It's a complicated issue.  On the one hand, students have always asked friends, parents, older siblings, former teachers for help with their work.  As long as the end product is substantially their own it's not really a problem.  After all, how many of us could generate a truly "original" reading of _Hamlet_ or _Paradise Lost_?  The problem with online resources of any kind is that they make it so easy for students to cut and paste bits and pieces of other people's writing into their own assignments.  And as writers you all know what that's called!  So I advise my students against this kind of trolling, but it's impossible to prohibit or prevent (though I consider it a small victory when they discover I'm lurking).  

I get a lot of emails from students who find my name and area of expertise on my University's web page and baldly ask me the questions their professors have asked them to answer. I usually tell them (sometimes politely but not always) to "get lost"!

- - - -

▸ **Written exercise A**: Retype the rows word for word, from the start of the rows through the line containing "[53,271,74,286]".

- - - -

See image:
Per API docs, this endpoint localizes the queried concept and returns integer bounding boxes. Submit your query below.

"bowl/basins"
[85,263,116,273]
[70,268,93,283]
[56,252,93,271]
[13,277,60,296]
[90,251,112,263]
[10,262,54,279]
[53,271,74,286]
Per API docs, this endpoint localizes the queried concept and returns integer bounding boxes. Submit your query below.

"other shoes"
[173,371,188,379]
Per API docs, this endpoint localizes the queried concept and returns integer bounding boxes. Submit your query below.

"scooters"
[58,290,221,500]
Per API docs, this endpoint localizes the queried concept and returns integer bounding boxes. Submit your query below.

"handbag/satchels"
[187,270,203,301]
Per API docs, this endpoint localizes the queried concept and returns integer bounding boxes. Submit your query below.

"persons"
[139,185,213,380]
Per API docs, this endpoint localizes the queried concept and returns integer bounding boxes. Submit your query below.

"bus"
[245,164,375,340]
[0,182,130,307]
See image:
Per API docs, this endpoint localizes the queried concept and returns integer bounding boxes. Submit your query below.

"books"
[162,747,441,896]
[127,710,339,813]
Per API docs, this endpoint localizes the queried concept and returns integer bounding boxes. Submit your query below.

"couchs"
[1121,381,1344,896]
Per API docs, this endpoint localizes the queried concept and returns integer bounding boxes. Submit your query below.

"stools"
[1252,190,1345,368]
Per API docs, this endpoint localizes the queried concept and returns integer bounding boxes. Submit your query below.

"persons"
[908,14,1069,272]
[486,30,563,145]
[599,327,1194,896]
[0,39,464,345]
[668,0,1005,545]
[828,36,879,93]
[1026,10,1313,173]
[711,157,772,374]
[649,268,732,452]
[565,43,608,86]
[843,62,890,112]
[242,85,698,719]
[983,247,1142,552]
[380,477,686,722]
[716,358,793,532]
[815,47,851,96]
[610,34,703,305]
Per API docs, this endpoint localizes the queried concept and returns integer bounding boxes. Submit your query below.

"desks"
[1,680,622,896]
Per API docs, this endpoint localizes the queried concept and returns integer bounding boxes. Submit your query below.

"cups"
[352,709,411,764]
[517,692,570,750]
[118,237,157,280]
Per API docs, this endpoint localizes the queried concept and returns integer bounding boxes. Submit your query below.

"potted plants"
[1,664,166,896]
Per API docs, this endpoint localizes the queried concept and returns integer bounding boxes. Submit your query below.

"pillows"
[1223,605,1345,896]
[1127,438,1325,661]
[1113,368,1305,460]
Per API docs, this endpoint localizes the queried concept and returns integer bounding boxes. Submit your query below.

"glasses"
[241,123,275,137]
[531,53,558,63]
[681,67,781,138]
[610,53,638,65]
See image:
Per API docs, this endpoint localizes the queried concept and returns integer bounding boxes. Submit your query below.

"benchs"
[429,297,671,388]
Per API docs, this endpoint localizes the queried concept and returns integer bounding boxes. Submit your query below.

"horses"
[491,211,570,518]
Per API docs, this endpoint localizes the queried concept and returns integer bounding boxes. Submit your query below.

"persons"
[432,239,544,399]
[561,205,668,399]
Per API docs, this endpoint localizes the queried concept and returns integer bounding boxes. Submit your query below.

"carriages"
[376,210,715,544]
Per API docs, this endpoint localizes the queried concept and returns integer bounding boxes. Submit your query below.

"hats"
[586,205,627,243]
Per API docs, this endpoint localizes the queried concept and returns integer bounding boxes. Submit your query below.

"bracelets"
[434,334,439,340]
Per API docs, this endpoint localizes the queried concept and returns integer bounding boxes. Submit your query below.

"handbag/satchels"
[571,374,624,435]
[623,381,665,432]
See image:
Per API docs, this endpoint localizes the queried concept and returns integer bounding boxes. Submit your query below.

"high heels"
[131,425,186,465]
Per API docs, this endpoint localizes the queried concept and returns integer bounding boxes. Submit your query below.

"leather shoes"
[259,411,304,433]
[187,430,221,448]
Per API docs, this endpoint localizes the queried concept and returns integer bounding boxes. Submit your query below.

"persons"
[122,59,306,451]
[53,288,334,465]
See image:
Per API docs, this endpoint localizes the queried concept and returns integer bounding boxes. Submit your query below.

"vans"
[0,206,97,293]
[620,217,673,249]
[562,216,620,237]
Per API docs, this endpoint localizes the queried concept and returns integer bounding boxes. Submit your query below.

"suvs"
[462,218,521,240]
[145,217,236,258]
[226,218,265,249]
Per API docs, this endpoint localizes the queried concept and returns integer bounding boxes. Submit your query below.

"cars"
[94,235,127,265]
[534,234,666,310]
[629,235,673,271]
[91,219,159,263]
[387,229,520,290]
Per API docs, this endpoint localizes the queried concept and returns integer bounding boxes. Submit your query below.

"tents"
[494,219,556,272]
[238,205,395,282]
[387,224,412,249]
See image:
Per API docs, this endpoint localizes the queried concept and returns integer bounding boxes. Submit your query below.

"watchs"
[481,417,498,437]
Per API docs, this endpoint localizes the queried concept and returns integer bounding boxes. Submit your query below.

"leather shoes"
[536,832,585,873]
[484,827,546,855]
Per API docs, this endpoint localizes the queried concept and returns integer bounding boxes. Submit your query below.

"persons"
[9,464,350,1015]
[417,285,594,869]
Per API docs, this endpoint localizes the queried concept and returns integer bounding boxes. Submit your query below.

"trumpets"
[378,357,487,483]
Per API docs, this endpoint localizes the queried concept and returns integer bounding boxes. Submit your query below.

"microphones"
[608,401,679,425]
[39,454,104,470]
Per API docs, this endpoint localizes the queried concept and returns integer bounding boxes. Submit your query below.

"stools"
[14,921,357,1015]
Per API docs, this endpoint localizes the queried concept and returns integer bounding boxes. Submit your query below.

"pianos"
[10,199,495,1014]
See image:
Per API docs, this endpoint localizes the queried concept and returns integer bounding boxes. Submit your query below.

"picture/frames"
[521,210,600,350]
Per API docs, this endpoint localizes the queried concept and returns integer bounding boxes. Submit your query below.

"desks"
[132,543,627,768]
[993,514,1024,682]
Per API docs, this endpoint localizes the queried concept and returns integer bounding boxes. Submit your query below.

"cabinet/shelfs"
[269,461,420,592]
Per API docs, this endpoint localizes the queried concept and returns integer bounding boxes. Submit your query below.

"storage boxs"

- - - -

▸ **Written exercise B**: Using the passage about students getting help with their writing, decide whether each statement agrees with it: (i) The writer believes it is possible to prohibit students from trolling online resources. (ii) Students who find the writer's name on the University's web page email the writer the questions their professors assigned them. (iii) The writer always answers these emails politely. For each, answer yes or no and quote the words of the passage that decide it.

▸ **Response A**:
See image:
Per API docs, this endpoint localizes the queried concept and returns integer bounding boxes. Submit your query below.

"bowl/basins"
[85,263,116,273]
[70,268,93,283]
[56,252,93,271]
[13,277,60,296]
[90,251,112,263]
[10,262,54,279]
[53,271,74,286]

▸ **Response B**:
(i) No: "it's impossible to prohibit or prevent"
(ii) Yes: "baldly ask me the questions their professors have asked them to answer"
(iii) No: "sometimes politely but not always"